Berlin - Es ist hilfreich, sich vor einem Gespräch über die Voraussetzungen der Diskussion zu verständigen. Wird beispielsweise über die Behauptung geredet, „Deutschland wird Deutschland bleiben", ein Satz von Bundeskanzlerin Angela Merkel (CDU), wäre es schön zu erfahren, was unter „Deutschland" eigentlich zu verstehen ist.
Aber über nichts wurde, trotz des Titels, in der Sendung von Anne Will am Sonntagabend weniger gesprochen. Es ging ausschließlich um die Frage, ob die von Angela Merkel favorisierte Flüchtlingspolitik eher zustimmend oder tendenziell ablehnend zu betrachten ist. Das war schon deshalb enttäuschend, weil einige Teilnehmer der Talkshow durchaus Erhellendes zu dem vermeintlichen Thema zu sagen gehabt hätten.
Jagoda Marinic kommt nicht zu Wort
Das gilt vor allem für die Schriftstellerin Jagoda Marinic, die das Kulturprogramm des bundesweit ersten International Welcome Centers in Heidelberg leitet. Marinic, Tochter kroatischer Eltern, in Deutschland geboren und aufgewachsen, hat sich in ihrem jüngst erschienenen Buch „Made in Germany" erhellend mit dem Problem der Einwanderer aus drei Generationen in Deutschland befasst und der deutschen Gesellschaft einen trüben Blick auf die Zuwanderung bescheinigt.
Darüber hätte sich reden lassen, aber Marinic kam kaum zu Wort. Gesprochen wurde nur von den üblichen Verdächtigen über Obergrenzen und über grundgesetzliche Schranken beziehungsweise Möglichkeiten, die Flüchtlingszahlen zu begrenzen.
Stegner: Keine Obergrenze für Humanität
Der bayerische Lautsprecher und Finanzminister Markus Söder (CSU) verwies pflichtgemäß auf die Stimmung der Bevölkerung, die eine restriktivere Flüchtlingspolitik nahe lage. Demgegenüber behauptete der stellvertretende SPD-Bundesvorsitzende Ralf Stegner, für die Humanität gebe es keine Obergrenze, vielmehr müssten die Flüchtlinge „solidarisch" innerhalb Europas verteilt werden.

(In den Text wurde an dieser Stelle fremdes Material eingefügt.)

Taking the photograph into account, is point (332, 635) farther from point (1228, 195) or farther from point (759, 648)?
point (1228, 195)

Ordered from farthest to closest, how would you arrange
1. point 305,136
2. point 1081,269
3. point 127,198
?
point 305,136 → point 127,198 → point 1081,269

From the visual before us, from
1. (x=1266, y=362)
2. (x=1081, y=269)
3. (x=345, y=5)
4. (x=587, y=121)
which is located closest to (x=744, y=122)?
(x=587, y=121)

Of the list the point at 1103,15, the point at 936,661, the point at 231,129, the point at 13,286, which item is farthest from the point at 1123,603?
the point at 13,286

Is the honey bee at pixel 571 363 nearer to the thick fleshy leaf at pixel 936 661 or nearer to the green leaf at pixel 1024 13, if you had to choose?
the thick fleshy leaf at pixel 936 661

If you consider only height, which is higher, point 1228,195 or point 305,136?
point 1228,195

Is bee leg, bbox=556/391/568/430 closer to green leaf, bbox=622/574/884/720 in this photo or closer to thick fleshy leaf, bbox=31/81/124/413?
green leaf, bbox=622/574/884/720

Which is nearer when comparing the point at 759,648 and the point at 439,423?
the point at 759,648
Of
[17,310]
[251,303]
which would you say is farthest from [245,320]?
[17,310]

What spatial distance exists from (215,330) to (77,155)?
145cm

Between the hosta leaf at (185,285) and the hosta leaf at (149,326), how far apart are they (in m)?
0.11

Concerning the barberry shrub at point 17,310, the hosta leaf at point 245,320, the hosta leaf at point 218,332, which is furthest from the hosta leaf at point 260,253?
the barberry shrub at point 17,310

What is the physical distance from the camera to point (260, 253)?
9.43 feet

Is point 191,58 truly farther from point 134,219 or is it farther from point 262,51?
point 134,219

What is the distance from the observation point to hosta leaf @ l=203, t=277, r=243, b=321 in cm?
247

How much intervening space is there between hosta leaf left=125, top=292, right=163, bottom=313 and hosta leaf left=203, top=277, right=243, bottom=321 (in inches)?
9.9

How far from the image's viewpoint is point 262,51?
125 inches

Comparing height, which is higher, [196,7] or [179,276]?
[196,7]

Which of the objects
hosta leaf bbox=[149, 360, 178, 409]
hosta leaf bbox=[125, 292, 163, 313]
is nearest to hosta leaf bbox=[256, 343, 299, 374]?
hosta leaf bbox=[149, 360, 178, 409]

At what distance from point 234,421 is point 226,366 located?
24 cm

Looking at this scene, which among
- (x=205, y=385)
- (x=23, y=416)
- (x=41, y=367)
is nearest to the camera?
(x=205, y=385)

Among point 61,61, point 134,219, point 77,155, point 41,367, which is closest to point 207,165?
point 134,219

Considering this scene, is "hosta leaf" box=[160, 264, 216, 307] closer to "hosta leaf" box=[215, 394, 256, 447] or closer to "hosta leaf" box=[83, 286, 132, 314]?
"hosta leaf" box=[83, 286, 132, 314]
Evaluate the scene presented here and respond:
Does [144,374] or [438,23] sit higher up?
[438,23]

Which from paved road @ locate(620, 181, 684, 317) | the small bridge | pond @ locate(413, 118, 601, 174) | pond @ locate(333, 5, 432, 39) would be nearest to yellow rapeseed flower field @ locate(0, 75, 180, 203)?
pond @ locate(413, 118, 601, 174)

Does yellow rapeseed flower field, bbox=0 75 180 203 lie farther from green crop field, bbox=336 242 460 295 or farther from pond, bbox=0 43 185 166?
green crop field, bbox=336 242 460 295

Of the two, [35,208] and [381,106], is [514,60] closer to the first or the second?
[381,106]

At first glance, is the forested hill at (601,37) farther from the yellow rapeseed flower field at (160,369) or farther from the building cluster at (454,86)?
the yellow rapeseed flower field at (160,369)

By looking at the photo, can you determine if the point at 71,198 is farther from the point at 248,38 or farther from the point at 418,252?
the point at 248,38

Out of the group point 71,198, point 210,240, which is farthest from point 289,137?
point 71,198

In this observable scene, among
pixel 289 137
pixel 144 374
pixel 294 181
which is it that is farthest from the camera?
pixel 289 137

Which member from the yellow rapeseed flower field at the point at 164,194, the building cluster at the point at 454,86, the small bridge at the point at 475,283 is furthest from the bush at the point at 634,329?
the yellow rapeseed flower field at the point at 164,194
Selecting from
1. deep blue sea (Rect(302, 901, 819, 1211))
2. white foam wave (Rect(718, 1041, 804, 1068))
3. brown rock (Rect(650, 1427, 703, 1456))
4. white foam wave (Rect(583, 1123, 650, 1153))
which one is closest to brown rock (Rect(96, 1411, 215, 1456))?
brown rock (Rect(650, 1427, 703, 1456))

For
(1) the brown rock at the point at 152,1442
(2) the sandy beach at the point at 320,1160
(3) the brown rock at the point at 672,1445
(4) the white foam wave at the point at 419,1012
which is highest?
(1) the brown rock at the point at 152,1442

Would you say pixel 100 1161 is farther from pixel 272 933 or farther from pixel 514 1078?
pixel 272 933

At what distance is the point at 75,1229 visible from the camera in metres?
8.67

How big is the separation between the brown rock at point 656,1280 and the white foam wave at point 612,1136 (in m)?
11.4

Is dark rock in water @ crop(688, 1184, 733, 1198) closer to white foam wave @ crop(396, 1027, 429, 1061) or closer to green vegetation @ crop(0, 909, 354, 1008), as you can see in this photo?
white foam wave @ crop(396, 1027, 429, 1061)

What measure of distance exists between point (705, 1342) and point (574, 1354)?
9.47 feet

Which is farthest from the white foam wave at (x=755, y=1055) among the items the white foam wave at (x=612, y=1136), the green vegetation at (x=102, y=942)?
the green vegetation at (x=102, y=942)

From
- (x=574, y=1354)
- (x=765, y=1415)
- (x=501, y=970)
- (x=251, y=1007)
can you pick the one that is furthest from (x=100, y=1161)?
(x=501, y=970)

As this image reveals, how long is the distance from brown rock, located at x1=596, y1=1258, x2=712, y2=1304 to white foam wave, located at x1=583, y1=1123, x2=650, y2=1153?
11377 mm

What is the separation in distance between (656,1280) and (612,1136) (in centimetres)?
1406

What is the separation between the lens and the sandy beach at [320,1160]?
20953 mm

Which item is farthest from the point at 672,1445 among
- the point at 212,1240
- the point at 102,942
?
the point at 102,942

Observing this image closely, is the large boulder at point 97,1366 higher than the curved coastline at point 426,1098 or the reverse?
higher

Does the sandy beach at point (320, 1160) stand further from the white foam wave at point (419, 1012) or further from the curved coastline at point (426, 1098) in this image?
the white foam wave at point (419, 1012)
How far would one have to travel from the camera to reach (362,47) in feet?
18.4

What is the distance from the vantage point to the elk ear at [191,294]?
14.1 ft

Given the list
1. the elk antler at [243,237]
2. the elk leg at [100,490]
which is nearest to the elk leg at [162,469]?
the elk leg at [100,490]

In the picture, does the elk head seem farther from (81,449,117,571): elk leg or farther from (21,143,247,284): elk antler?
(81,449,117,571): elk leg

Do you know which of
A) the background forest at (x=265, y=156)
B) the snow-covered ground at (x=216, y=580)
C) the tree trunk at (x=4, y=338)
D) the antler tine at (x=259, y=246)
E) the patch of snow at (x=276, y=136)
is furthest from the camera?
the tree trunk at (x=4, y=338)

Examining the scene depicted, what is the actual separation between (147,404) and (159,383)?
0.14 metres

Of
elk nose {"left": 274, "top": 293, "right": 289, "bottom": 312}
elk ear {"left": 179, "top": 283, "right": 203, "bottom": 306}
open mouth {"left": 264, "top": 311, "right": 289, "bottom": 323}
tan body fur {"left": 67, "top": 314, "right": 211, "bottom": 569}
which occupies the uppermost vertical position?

An dieser Stelle hätte der CDU-Bundestagsabgeordnete Martin Patzelt interessant sein können, der nicht nur vor zwei Jahren die Deutschen aufgefordert hat, Flüchtlinge aufzunehmen, sondern seit vergangenen Jahr zwei junge Männer aus Eritrea in seinem Haus wohnen lässt und auf diese Weise, zeigt, wie Deutschland „Deutschland bleiben" kann. Denn die Aufnahmebereitschaft für Flüchtlinge ist in Deutschland ungebrochen, die Überzeugung, dass Flüchtlinge als Menschen mit gleichen Rechten anzusehen seien, trotz der Erfolge der AfD die herrschende Meinung.
Aber auch Patzelt kam gegen seinen Unionskollegen Söder kaum zu Wort. Auch das, so viel wurde in der Talkshow deutlich, ist und bleibt Deutschland: Es kann über alles geredet werden, nur nicht über das Wesentliche.